══ DOCUMENT SEGMENT ══

# Focus point for sharp eyes, 2 person portrait?



## Rocketman1978 (Dec 23, 2012)

I have read on multiple occasions that you should focus on the eyes in portraits for maximum sharpness. Well in the case of shooting a portrait consisting of 2 individuals what should your focus point be? Tomorrows pictures consist of my 11 week old daughter and Santa Claus and I want the vast majority of the shot to be in focus.


----------



## thetrue (Dec 23, 2012)

Smaller aperture (probably f/8ish) with either slower shutter or higher ISO, of any combination of the two.


----------



## SCraig (Dec 23, 2012)

Check a depth of field chart to see what your DOF is going to be at the aperture you are using.  Then make sure that both faces are within that range and you will be good.  The closer you are to the subject and the wider your aperture the narrower the DOF will be.


----------



## keith foster (Dec 23, 2012)

The middle focus point is usually the most accurate focus point on most cameras.

Depending on the situation and how much light is available here are the two situations I would be prepared to do.

1.  Use your 70-200 f4 and move back as far as you can.   20-30 ft at least.  Set your aperature at F4 and shutter speed to 1/80 or 1/100 depending on how steady of a hand you have.
     I would then adjust my ISO till I got the exposure I needed.  You can easily do this while you wait in line for your child's turn.  You will probably need to start at ISO 1600 and go up
     up from there.  At 30 feet your depth of field will be 8ft 8in which should be more than enough and 30 ft should be enough to get Santa and child in the shot.

2.  Use your 50 f1.4  Set your aperature at f2.8 and get 15 ft away.  Your depth of field is 2ft 11in at that distance which will blur the background nicely and let both faces be completely in focus.  You can then set your shutter speed higher, like 1/160 or 1/200 then follow the same procedure for ISO.  

One other suggestion is make sure Mom is with you to help your daughter transition to Santa.  At her age most kids are pretty unpredictable about how they will relate to Santa and you won't be able to do both jobs successfully.

Hope you will share your shot with us when it is taken and let us know what settings you ended up having to do to make it work.

═══
══ GIVEN DATA ══

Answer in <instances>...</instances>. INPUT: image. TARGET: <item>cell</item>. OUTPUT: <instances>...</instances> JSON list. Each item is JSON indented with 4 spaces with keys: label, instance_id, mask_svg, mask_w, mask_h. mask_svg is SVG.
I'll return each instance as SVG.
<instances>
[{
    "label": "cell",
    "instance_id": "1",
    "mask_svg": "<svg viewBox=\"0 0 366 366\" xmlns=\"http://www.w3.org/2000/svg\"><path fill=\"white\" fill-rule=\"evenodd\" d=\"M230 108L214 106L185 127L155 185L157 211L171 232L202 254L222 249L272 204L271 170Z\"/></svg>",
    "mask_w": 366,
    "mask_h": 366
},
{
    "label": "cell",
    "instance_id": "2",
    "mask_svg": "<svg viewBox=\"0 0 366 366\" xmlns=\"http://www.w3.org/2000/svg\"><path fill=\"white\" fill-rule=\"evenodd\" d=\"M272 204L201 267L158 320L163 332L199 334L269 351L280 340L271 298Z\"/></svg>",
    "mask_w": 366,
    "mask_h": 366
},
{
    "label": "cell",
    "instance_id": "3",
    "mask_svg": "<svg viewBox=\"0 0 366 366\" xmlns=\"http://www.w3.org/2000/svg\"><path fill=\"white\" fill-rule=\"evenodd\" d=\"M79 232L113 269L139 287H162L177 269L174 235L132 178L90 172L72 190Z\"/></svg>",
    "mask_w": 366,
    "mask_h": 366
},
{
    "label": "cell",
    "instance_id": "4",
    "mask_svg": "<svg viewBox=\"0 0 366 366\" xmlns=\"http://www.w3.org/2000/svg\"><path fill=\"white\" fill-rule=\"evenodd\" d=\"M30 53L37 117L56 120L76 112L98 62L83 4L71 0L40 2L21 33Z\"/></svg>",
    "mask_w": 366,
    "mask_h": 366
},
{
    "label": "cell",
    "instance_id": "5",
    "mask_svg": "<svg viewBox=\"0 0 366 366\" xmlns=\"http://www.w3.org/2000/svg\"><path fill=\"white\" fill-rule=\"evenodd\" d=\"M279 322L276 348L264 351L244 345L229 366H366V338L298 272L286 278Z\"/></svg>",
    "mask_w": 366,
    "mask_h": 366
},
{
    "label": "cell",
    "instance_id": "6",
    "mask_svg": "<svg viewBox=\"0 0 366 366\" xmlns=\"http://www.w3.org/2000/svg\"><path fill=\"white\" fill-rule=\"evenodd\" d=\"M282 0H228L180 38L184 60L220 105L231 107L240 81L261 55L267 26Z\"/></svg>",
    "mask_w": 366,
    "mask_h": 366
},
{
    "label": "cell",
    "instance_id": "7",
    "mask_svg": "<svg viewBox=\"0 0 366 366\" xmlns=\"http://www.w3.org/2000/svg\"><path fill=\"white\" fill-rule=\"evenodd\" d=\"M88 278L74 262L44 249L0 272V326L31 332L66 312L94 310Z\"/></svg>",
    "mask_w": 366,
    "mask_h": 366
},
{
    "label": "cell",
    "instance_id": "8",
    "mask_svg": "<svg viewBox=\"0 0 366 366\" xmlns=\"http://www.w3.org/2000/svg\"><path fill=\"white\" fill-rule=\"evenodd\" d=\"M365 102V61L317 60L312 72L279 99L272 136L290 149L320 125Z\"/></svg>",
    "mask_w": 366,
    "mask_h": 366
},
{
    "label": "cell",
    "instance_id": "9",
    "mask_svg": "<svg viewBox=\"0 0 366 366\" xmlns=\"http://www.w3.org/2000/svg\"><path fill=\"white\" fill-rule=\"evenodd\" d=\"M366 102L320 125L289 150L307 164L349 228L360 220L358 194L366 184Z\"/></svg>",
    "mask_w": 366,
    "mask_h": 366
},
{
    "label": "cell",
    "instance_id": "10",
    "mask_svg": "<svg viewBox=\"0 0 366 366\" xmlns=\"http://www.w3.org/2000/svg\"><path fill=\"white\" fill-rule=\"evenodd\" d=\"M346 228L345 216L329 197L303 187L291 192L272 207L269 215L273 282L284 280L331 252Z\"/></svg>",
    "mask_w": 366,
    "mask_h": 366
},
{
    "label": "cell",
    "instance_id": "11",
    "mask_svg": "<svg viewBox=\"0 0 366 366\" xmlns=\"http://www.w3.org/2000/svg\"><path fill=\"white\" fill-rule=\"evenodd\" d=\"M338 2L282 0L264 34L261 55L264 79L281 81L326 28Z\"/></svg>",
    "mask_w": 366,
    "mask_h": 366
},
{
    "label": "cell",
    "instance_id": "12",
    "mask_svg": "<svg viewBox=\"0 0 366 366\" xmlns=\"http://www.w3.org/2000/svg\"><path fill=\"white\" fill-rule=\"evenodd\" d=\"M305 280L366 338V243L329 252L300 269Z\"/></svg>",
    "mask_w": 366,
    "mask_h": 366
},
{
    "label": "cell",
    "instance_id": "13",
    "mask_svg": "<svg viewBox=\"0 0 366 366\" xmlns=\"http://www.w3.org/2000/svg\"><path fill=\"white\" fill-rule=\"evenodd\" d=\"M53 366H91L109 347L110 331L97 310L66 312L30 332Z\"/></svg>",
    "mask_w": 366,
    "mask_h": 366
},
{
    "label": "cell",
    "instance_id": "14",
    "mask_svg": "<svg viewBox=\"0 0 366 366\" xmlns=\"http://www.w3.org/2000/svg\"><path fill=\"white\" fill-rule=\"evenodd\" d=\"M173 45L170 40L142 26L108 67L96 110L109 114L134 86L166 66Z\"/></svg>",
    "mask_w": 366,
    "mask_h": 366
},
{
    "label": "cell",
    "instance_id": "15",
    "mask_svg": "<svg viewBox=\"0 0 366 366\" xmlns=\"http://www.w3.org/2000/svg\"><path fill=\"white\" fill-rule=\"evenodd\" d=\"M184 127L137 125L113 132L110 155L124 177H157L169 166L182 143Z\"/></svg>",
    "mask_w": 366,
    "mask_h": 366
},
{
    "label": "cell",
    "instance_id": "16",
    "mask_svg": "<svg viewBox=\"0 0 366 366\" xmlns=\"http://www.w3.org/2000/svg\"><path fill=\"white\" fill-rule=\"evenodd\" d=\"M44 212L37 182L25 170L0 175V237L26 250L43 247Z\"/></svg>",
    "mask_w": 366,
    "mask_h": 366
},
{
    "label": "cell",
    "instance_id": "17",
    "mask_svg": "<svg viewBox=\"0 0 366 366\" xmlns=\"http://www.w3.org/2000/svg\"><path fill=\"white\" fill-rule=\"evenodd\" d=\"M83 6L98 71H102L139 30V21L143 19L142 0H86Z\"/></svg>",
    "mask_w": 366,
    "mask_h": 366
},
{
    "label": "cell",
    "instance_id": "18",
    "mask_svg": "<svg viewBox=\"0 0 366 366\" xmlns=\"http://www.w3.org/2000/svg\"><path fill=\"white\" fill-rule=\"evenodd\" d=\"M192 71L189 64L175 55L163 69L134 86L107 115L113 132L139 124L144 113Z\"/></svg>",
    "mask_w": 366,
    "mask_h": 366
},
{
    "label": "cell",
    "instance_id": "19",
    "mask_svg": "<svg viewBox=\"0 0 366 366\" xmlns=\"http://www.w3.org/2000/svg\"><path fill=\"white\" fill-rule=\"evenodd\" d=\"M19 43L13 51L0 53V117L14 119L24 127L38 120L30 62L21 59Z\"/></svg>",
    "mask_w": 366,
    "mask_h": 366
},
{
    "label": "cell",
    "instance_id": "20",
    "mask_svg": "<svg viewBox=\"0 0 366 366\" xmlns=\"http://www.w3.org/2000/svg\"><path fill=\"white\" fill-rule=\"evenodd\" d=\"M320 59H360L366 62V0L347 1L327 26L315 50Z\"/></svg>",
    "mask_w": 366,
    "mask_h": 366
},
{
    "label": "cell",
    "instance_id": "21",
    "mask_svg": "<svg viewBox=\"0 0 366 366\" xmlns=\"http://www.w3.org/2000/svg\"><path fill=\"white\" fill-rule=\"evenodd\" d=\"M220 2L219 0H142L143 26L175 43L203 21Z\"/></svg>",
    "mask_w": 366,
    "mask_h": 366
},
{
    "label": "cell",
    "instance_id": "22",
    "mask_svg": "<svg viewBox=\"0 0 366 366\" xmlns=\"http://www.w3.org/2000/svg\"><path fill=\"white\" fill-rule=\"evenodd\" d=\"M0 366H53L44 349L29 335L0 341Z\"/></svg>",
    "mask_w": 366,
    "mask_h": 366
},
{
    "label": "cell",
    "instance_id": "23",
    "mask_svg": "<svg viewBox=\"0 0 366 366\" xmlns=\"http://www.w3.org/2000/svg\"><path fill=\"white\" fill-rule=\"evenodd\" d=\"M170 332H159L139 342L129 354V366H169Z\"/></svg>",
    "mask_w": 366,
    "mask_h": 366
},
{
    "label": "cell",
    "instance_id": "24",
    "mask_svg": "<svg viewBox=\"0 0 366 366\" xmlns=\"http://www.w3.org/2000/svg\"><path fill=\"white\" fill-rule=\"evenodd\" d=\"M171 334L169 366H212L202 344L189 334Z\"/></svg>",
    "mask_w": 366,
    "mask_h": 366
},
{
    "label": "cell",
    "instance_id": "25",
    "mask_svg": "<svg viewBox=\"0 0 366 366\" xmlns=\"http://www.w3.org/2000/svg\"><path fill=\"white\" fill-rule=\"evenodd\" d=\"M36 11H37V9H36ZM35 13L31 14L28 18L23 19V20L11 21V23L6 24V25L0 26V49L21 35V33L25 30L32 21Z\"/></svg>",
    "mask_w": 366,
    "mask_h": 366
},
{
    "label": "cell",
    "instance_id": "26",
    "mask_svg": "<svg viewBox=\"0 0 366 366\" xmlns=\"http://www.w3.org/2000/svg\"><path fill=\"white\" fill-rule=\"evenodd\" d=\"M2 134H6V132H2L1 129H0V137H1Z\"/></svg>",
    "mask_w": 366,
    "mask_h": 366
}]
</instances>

═══

* PROBLEM STATEMENT:
According to the portrait-focus thread, which focus point is usually the most accurate on most cameras? These records are separate material with no connection to the portrait-focus thread.

* EXERCISE ANSWER:
The middle focus point.